2. Number, Tenure and Qualifications. The Board of Directors shall
consist of at least one (1) director. The number may be altered from time to
time by the Shareholders. Directors shall be elected at the annual meeting of
Shareholders and each Director elected shall hold office until such Director's
successor has been elected and qualified, or until their prior resignation or
removal. It shall not be necessary for Directors to be Shareholders.
3. Vacancies. If the office of any Director, member of a committee or
other officer becomes vacant, the remaining Directors in office, by a majority
(50% + 1) vote, though this may constitute less than a quorum of the Board of
Directors, may appoint any qualified person to fill such vacancy, who shall hold
office for the unexpired term and until their successor shall be duly elected
and has qualified.
4. Removal of Directors. Any or all of the Directors may be removed
with or without cause by vote of a majority (50% + 1) of all of the shares
outstanding and entitled to vote at a Special Meeting of Shareholders called for
that purpose.
5. Resignation. A Director may resign at any time by giving written
notice to the Board, the President or the Secretary of the Corporation. Unless
otherwise specified in the notice, the resignation shall take effect upon
receipt thereof by the Board of Directors or of such officer, and the acceptance
of the resignation shall not be necessary to make it effective.

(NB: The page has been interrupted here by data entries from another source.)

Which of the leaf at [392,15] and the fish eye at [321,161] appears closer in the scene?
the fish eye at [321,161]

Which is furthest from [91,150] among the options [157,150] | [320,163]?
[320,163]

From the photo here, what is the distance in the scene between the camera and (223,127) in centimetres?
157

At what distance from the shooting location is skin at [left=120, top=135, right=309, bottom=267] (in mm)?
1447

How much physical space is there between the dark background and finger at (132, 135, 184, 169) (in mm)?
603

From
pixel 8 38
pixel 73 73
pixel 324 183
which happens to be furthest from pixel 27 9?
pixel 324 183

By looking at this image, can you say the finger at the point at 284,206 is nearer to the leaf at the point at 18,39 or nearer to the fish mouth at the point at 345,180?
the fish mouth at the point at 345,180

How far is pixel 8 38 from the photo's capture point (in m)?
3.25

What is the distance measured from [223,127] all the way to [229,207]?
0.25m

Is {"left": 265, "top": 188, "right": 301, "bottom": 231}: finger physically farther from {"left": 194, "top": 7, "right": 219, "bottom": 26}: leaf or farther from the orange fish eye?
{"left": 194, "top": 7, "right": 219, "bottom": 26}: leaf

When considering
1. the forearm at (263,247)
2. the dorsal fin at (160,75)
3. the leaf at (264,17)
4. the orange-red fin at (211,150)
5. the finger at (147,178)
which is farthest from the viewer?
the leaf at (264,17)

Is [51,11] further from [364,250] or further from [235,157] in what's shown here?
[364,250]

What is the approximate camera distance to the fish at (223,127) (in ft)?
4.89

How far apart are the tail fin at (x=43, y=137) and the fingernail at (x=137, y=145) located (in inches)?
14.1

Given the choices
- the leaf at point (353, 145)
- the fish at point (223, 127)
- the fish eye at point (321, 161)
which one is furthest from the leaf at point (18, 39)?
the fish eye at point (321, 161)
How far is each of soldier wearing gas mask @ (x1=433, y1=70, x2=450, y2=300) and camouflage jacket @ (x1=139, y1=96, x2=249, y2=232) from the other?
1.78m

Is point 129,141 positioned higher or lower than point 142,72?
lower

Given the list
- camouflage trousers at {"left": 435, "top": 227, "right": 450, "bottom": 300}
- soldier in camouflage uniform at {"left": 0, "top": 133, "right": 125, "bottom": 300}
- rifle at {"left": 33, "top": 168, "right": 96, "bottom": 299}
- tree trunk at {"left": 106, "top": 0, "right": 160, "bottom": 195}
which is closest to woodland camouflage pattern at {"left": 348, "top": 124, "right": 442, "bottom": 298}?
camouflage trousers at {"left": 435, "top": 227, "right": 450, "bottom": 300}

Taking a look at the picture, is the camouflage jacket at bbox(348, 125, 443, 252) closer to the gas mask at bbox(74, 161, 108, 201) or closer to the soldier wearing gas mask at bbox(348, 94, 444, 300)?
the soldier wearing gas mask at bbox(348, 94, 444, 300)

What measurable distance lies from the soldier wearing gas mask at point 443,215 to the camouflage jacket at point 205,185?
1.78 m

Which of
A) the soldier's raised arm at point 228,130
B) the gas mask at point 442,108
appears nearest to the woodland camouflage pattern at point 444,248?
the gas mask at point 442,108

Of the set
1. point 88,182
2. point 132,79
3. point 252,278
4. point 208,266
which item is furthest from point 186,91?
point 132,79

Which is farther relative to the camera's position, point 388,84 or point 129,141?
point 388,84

6. Quorum of Directors. A majority of the Directors (50% + 1) shall
constitute a quorum for the transaction of business. If at any meeting of the
Board there shall be less than a quorum present, a majority of those present may
adjourn the meeting from time to time until a quorum is obtained, and no further
notice thereof need be given other than by announcement at the meeting which
shall be so adjourned. The act of the majority of the directors present at a
meeting at which a quorum is present shall be the act of the Board of Directors.
7. Place and Time of Board Meetings. The Board may hold its meetings at
the office of the Corporation or at such other place, either within or without
the State of Florida as it may, from time to time, determine.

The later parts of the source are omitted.